Die Seele kommt ins Gsicht

Nachdem ich weiß, was meine Seele wiegen könnte, schau ich mir mein Gsicht genauer an. Mittlerweile das Einzige, dass ich gezwungenermaßen nicht verhülle. Mein Spiegelbild soll mir zeigen, wie ich mit Liebe, Freude, Reue, Stress, Wut und Trauer umgegangen bin. Ich habe viel kommen sehen und auch viel gehen lassen. Der morgendliche Blick in den Spiegel macht mir nix aus, obwohl, erschrecken tuts mich schon manchmal: Wo ist das alles nur hin und wo kommt das andere her? So über Nacht?

Na dann, Prost

Ab 30ig ändert sich das Gsicht

„Mit Fünfzig hat jeder das Gesicht, das er verdient.“ (Der ganze Artikel dazu). Die kleinen Dippel am Kinn, Nasolabial und Lippenfältchen oder die Oberschenkel, die mir bei der Kerze schon entgegenkommen.
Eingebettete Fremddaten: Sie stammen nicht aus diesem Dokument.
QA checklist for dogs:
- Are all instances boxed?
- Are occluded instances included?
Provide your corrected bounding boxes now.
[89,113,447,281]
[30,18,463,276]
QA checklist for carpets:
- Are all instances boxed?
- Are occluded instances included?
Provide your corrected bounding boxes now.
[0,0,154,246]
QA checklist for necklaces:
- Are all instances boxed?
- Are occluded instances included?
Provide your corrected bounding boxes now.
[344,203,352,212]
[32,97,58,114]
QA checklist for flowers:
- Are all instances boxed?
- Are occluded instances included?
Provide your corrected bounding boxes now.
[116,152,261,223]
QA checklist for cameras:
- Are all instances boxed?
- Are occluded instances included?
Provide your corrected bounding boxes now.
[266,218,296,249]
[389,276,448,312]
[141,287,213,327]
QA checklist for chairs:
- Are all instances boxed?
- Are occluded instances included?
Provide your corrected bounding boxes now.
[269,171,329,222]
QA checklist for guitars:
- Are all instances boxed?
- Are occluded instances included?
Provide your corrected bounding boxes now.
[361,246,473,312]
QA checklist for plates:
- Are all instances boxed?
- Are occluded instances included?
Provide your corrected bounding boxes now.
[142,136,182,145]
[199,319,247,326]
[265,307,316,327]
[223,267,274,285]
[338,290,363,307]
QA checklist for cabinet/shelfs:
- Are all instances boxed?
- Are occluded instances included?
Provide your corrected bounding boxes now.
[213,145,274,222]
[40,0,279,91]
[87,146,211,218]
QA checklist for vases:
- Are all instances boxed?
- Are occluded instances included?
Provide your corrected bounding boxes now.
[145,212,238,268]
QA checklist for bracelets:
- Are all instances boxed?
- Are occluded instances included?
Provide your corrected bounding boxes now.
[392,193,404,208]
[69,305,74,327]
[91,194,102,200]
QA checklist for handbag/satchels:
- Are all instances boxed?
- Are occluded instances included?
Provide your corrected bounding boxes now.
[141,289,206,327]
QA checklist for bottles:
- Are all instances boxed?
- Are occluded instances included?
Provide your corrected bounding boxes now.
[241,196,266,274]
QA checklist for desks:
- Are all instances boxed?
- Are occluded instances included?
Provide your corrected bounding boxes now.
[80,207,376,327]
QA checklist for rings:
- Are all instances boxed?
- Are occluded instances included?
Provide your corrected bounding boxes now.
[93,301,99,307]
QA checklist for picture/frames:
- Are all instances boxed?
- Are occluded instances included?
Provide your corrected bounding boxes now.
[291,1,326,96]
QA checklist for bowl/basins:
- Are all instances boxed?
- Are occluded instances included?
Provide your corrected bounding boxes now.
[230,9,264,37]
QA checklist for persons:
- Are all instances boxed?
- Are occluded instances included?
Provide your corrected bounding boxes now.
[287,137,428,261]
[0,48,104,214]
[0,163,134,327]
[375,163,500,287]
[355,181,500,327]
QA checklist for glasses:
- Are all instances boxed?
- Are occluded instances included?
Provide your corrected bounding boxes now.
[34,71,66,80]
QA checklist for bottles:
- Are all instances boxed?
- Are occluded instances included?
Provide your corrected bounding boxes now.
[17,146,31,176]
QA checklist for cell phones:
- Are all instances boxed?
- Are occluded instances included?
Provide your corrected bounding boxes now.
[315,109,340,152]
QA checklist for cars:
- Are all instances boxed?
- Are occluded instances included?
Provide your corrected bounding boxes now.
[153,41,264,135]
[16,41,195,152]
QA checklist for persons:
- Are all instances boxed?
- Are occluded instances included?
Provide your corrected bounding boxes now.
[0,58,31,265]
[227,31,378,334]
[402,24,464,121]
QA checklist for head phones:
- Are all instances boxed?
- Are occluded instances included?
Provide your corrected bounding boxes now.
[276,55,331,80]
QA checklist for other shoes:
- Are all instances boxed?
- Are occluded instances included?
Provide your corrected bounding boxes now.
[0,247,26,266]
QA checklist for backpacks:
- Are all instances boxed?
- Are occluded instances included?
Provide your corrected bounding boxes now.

Das Fettgewebe der Lippen rutscht ins Doppelkinn und daraus folgt oh Gott, der sogenannte „Truthahnhals“. Ich erinner mich, da steh ich morgens mit Sechsundvierzig, vorm Spiegel und bin verblüfft: Zwei Dippel am Kinn? Tasten, nein, tut nicht weh. OHA! Seitdem, kontinuierlich alle Sieben Jahre einen Schub, bis zum Nächsten nur noch drei? Uffzg
Mal schaun: „Das Gesicht – ein Buch des Lebens“

Alter Schwede

25 Gesichtsmuskeln zum Lachen

Davon betätige ich alle, die lass ich nicht rumhängen. Die Zornesfalte ist mir zwar erspart geblieben, dafür sinds Schlupflider. Wahrscheinlich werden meine herabsinkenden Augenbrauen, irgendwann meine Augen erdrücken. Werdens „Sehschlitze“? Die Ohren sollen am selben Platz bleiben, sie bilden die Konstante im Gsicht. Dabei hab ich gehört: Ohren und Nase wachsen ein Leben lang. Schrumpft der Kopf? Intelligenz ist im Antlitz leider nicht zu erkennen. Mehr als Kleidung und Gesten zeigt es, wer man bist.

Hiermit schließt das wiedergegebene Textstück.